**Page extract:**

The number of instructions executed per second has radically increased due to rapid development of the microprocessor technology. This is attributed to new manufacturing technologies, materials, and architectures. For example, by changing from 5V operating voltage to 3.3V, the processor clock can be doubled without increasing CPU power consumption. Also, several parallel architectures have been introduced to distribute processing among distinct processing units. Hence, the processing capacity (as measured by the number of operations per second) has increased significantly [Intel 1996a].
Similarly, the capacity of the primary memory has increased in recent years. However, this has mainly been required because the increase of the average size of application programs that has increased by 25-50% per year.
Requests for a faster I/O subsystem have emerged to satisfy the improvements in the other parts of the computer system. A faster disk subsystem is needed not only to match rapidly increasing performance of the other components but also to match larger programs and data sets.
The performance discrepancy of the various components in a computer system has increased continuously in recent years. The performance of some components is illustrated in Figure 1 relative to their values in 1985 (note the logarithmic scale) [IBM 1996a, IBM 1996b, IBM 1996c, Intel 1996, Intel 1996a, Seagate 1996c, Milligan 1994, Gray 1993]. These performance improvements have clearly been very uneven: the best improvement is in the disk capacity and the CPU speed while the components of the disk subsystem have improved significantly less. Especially, the properties that are related to physical disk constraints have improved only slightly. The I/O subsystem has unquestionably become the bottleneck of a computer system. Thus, the benefit of faster CPUs is easily diminished due to the slow I/O subsystem.

**Written exercise 1:**
Gather every line of the rows that contains the string "xmlns". Case counts.

**Data shown:**

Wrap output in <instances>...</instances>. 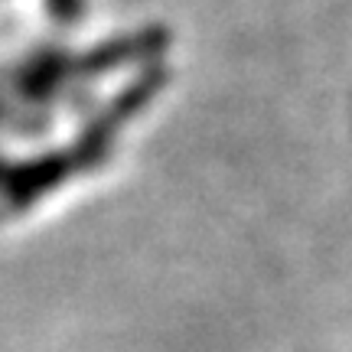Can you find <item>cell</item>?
<instances>
[{
	"label": "cell",
	"instance_id": "cell-2",
	"mask_svg": "<svg viewBox=\"0 0 352 352\" xmlns=\"http://www.w3.org/2000/svg\"><path fill=\"white\" fill-rule=\"evenodd\" d=\"M166 78H170L166 65H147L134 76L131 85L121 88L108 101V108L98 118H91L82 127L76 140H69V147L39 153L30 160H0V202L7 209H26L36 199H43L50 189L69 183L72 176L95 170L114 151V140L121 138V131L164 91Z\"/></svg>",
	"mask_w": 352,
	"mask_h": 352
},
{
	"label": "cell",
	"instance_id": "cell-1",
	"mask_svg": "<svg viewBox=\"0 0 352 352\" xmlns=\"http://www.w3.org/2000/svg\"><path fill=\"white\" fill-rule=\"evenodd\" d=\"M166 43V30L144 26L88 50L46 46L26 52L0 69V131H30L118 69L160 63Z\"/></svg>",
	"mask_w": 352,
	"mask_h": 352
},
{
	"label": "cell",
	"instance_id": "cell-3",
	"mask_svg": "<svg viewBox=\"0 0 352 352\" xmlns=\"http://www.w3.org/2000/svg\"><path fill=\"white\" fill-rule=\"evenodd\" d=\"M46 3V10H50V16L56 20V23H78L82 20V13H85V0H43Z\"/></svg>",
	"mask_w": 352,
	"mask_h": 352
}]
</instances>
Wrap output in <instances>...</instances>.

**Written exercise 2:**
According to the passage on computer system performance, by how much per year has the average size of application programs increased?

**Exercise response 1:**
	"mask_svg": "<svg viewBox=\"0 0 352 352\" xmlns=\"http://www.w3.org/2000/svg\"><path fill=\"white\" fill-rule=\"evenodd\" d=\"M166 78H170L166 65H147L134 76L131 85L121 88L108 101V108L98 118H91L82 127L76 140H69V147L39 153L30 160H0V202L7 209H26L36 199H43L50 189L69 183L72 176L95 170L114 151V140L121 138V131L164 91Z\"/></svg>",
	"mask_svg": "<svg viewBox=\"0 0 352 352\" xmlns=\"http://www.w3.org/2000/svg\"><path fill=\"white\" fill-rule=\"evenodd\" d=\"M166 43V30L144 26L88 50L46 46L26 52L0 69V131H30L118 69L160 63Z\"/></svg>",
	"mask_svg": "<svg viewBox=\"0 0 352 352\" xmlns=\"http://www.w3.org/2000/svg\"><path fill=\"white\" fill-rule=\"evenodd\" d=\"M46 3V10H50V16L56 20V23H78L82 20V13H85V0H43Z\"/></svg>",

**Exercise response 2:**
By 25-50% per year.